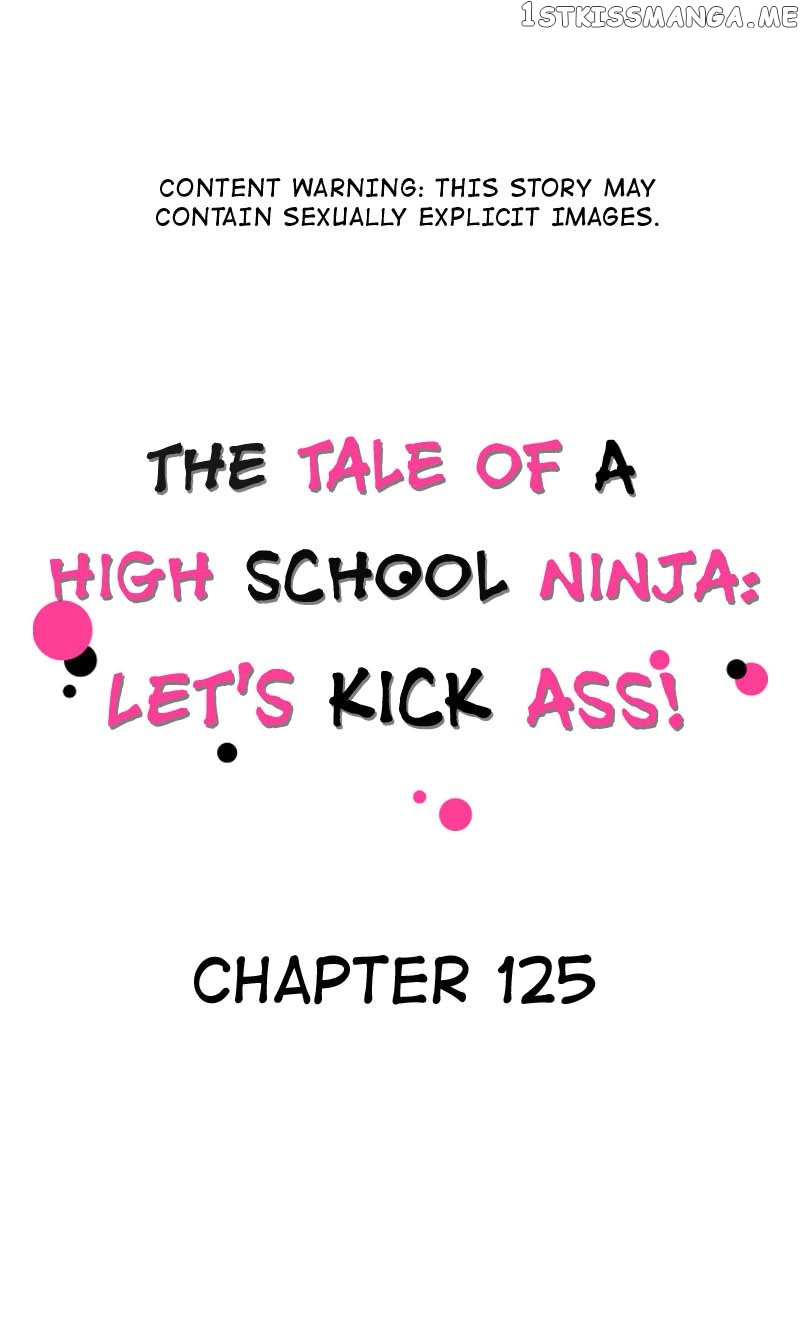 The Tale Of A High School Ninja Chapter 125 - Picture 2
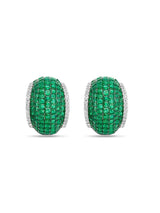 Dewdrop Forest Studs Earrings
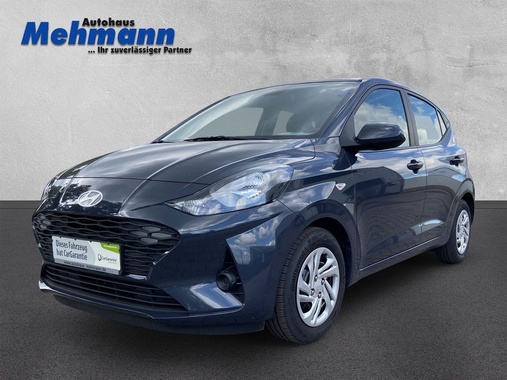 Hyundai i10 2025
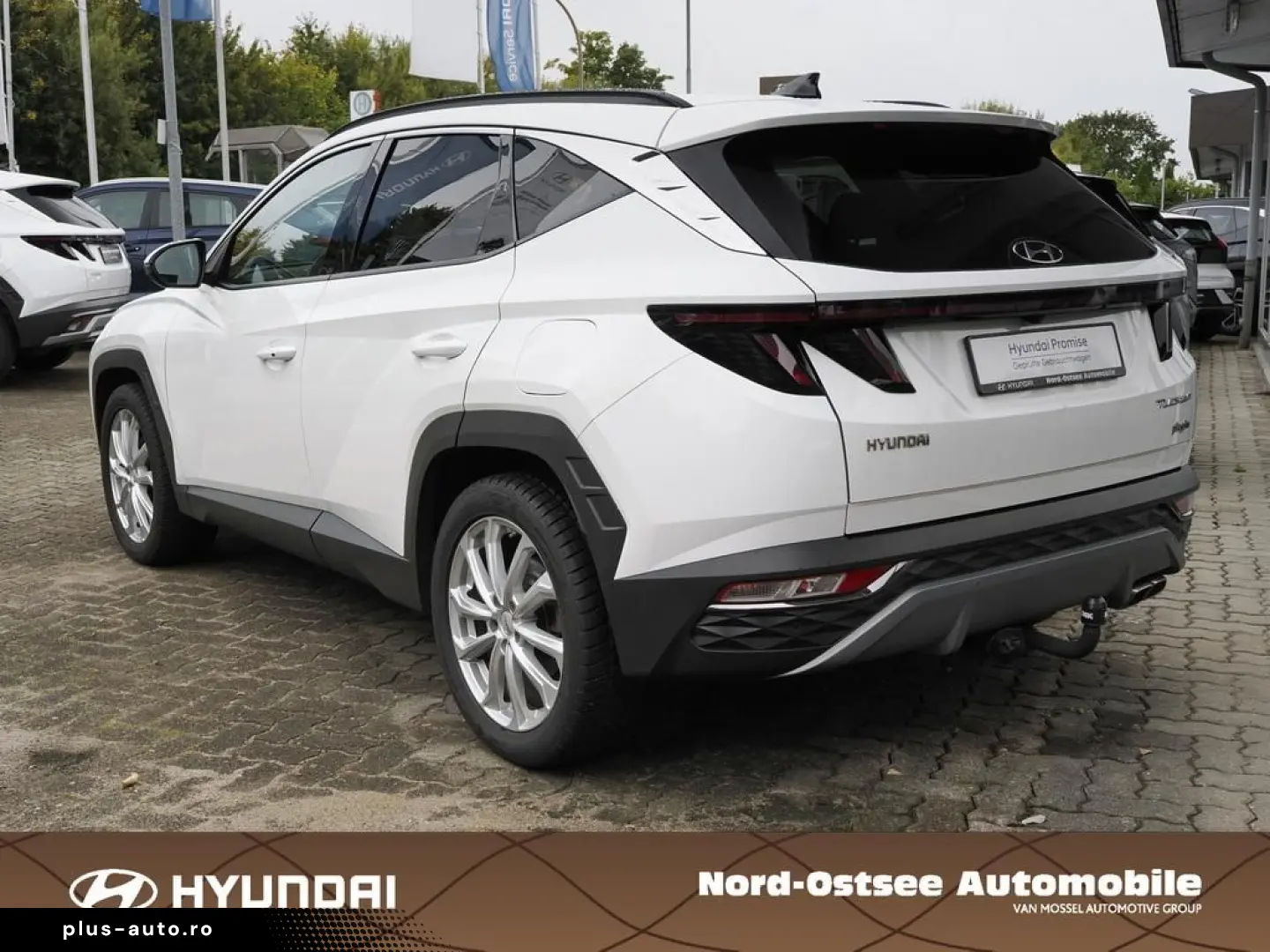 TUCSON 1.6 TREND LED NAVI KAMERA KLIMAAUTOMATIK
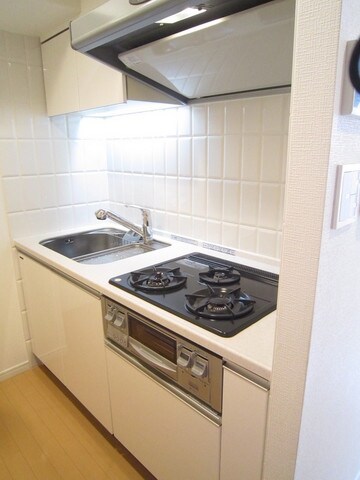 レジディア神田の物件内観写真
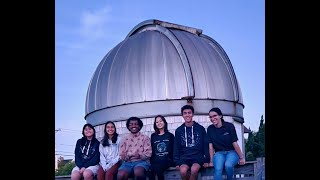Science Speaker Series - Featuring 2024 MMA NSF-REU Astronomy Interns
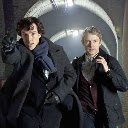 BBC Sherlock  screen for extension Chrome web store in OffiDocs Chromium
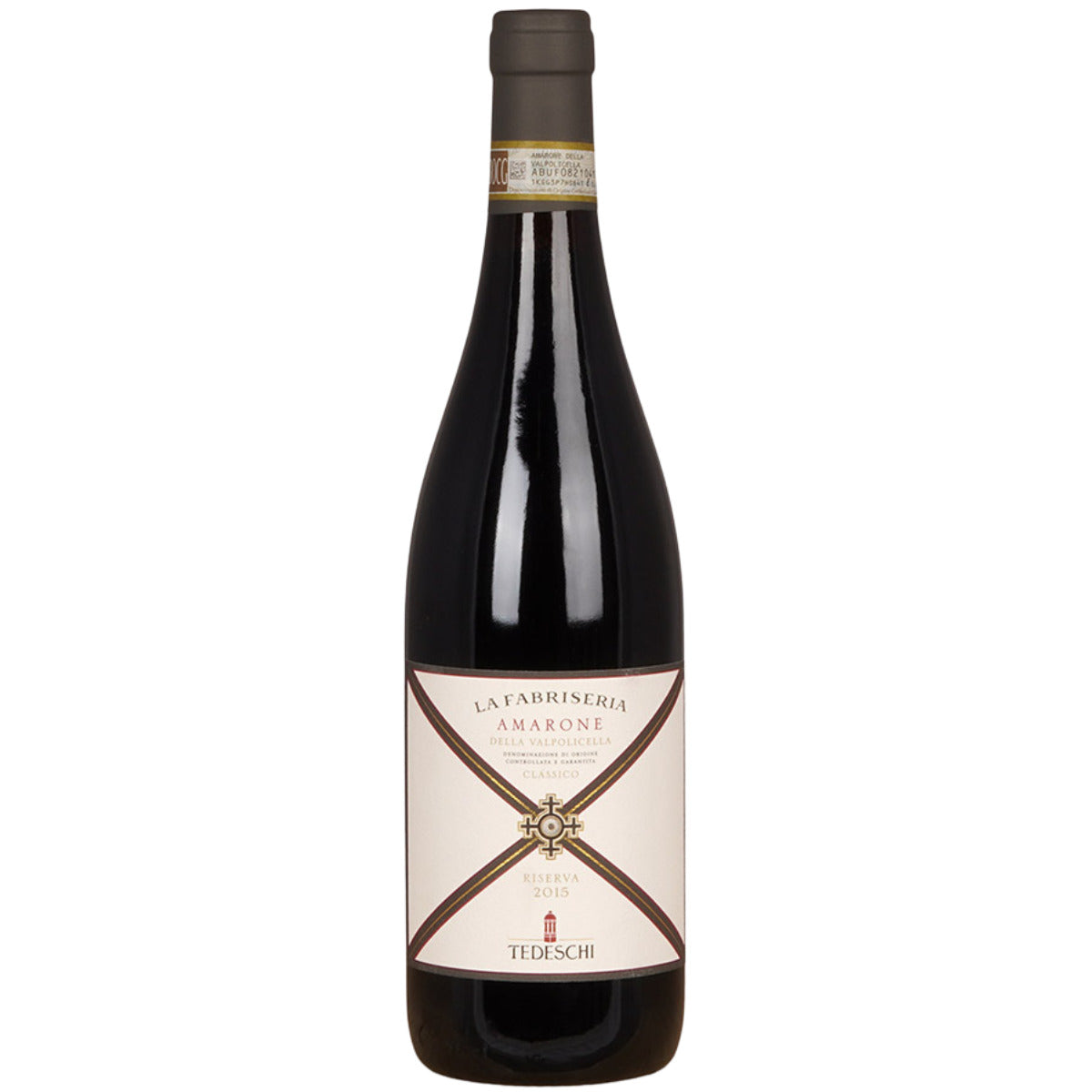 La Fabriseria Riserva 2015 Amarone della Valpolicella DOC Classico Tedeschi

=-=-=-=-=

### Task description
Give again, word for word, each line from the one holding "TUCSON 1.6 TREND" through the end of the entries, and leave out any picture.

### Expected output
 TUCSON 1.6 TREND LED NAVI KAMERA KLIMAAUTOMATIK
 レジディア神田の物件内観写真
Science Speaker Series - Featuring 2024 MMA NSF-REU Astronomy Interns
 BBC Sherlock  screen for extension Chrome web store in OffiDocs Chromium
 La Fabriseria Riserva 2015 Amarone della Valpolicella DOC Classico Tedeschi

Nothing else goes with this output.